CONSIGNE:
Répondez aux questions suivantes d'après l'extrait sur Amara Essy ci-dessous.
(a) Qui l'a emporté en 1996 pour succéder à Boutros Boutros-Ghali au secrétariat général de l'ONU ?
(b) À quelle date Essy a-t-il succédé à Salim Ahmed Salim à la tête de l'organisation panafricaine ?
(c) Quelle organisation prenait alors la place de l'OUA ?

EXTRAIT DU TEXTE:
------------------------------

En 1996, il sera candidat à la succession de l’Egyptien Boutros Boutros-Ghali au secrétariat général de l’ONU ; mais c’est le Ghanéen Kofi Annan qui, finalement, l’emportera. Le 11 mars 1997, après un sommet des pays du Conseil de l’Entente, à Yamoussoukro, la Côte d’Ivoire présentera la candidature d’Amara Essy au poste de secrétaire de l’OUA occupé alors par le Tanzanien Salim Ahmed Salim ; mai, au dernier moment, Bédié retirera son soutien à sa candidature. Il faudra donc attendre le 9 juillet 2001 pour qu’Essy lui succède à la tête de l’organisation panafricaine. Dans un contexte particulier. Comme le disait alors, avec humour, Omar Bongo Ondimba, Essy était, cette fois-là, le seul candidat à pointer au chômage. La Côte d’Ivoire, près de deux ans après le coup d’Etat qui a renversé Bédié, était déjà en crise. Qu’Essy, qui a servi les chefs du PDCI toute sa vie, soit soutenu, dans sa candidature, par Laurent Gbagbo, était déjà une victoire. C’est aussi que l’OUA cédait la place à l’UA, l’Union africaine.

------------------------------

LISTE DES DONNÉES:

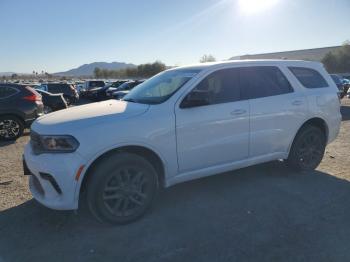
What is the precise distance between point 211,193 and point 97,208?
5.84ft

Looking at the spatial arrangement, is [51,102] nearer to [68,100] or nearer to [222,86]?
[68,100]

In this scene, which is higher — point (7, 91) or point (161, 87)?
point (161, 87)

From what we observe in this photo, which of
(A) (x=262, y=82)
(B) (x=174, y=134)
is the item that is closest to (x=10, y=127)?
(B) (x=174, y=134)

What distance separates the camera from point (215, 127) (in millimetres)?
4586

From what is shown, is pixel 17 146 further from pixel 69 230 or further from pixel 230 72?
pixel 230 72

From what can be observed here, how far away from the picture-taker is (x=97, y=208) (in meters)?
3.97

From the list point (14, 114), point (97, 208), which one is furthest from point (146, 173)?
point (14, 114)

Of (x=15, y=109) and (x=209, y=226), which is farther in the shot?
(x=15, y=109)

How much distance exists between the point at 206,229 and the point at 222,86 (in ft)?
6.37

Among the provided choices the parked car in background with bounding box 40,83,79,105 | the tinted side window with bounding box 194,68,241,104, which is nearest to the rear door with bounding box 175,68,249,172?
the tinted side window with bounding box 194,68,241,104

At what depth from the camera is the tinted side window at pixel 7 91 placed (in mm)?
9570

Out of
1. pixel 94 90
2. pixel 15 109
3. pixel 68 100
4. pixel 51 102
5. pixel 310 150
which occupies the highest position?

------------------------------

CORRIGÉ:
(a) Le Ghanéen Kofi Annan.
(b) Le 9 juillet 2001.
(c) L'UA, l'Union africaine.